(What the task requires)
Rewrite the phenylbutazone passage from the words "Phenylbutazone should be" through the words "and by milk.", replacing "nursing" with "lactating".

━━━━━ Source passage

Phenylbutazone should not be used in combination with vitamin K antagonists such as warfarin or phenprocoumon, as it amplifies the anticoagulant effect of these drugs; with other NSAIDs; or in horses with known kidney or liver problems. Phenylbutazone displaces warfarin from plasma binding sites and toxic blood levels leading to haemorrhage can occur.

Periodic blood tests are recommended when using phenylbutazone, as agranulocytosis can occur.

Phenylbutazone should be used cautiously in pregnant or nursing mares, as it may be toxic to the embryo and can be transferred via the umbilical cord and by milk.

Phenylbutazone may be used in foals, but it should be used with particular caution. Premature foals, septicemic foals, foals with questionable kidney or liver function and foals with diarrhea require careful monitoring. Drugs to protect the GI tract such as omeprazole, cimetidine, and sucralfate are frequently used with phenylbutazone.

High doses of phenylbutazone may be considered a rules violation under some equestrian organizations, as the drug may remain in the bloodstream four to five days after administration.

━━━━━━━━━━
━━━━━ Data for review

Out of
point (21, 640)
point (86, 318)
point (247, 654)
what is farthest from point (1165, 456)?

━━━━━━━━━━
━━━━━ Data for review

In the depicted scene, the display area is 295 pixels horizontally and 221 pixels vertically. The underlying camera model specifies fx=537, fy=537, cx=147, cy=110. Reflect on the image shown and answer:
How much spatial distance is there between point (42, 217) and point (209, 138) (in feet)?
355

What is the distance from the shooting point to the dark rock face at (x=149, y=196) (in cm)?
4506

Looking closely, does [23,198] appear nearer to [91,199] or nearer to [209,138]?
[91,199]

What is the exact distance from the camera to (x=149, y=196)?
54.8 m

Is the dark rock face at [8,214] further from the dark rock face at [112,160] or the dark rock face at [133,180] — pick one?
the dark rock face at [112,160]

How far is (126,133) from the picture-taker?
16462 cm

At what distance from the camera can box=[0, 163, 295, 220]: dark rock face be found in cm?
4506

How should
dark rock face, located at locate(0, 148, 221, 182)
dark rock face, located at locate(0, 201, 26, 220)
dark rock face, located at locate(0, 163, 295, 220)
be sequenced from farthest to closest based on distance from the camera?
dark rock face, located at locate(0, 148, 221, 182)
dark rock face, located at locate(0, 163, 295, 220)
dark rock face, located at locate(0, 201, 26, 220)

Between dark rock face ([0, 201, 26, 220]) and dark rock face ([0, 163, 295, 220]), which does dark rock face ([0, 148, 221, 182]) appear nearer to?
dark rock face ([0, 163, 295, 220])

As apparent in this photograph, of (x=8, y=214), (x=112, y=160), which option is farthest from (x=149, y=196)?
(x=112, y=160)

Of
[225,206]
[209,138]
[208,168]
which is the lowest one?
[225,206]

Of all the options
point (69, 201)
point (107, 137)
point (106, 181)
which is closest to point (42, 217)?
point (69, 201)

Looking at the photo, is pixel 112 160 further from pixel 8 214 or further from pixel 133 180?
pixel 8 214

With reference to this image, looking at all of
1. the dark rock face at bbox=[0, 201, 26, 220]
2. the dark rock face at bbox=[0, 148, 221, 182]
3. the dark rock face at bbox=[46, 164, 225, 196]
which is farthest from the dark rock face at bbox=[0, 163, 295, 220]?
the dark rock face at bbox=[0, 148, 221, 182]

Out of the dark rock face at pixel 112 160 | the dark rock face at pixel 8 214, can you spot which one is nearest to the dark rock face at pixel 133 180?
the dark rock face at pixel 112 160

━━━━━━━━━━

(Result below)
Phenylbutazone should be used cautiously in pregnant or lactating mares, as it may be toxic to the embryo and can be transferred via the umbilical cord and by milk.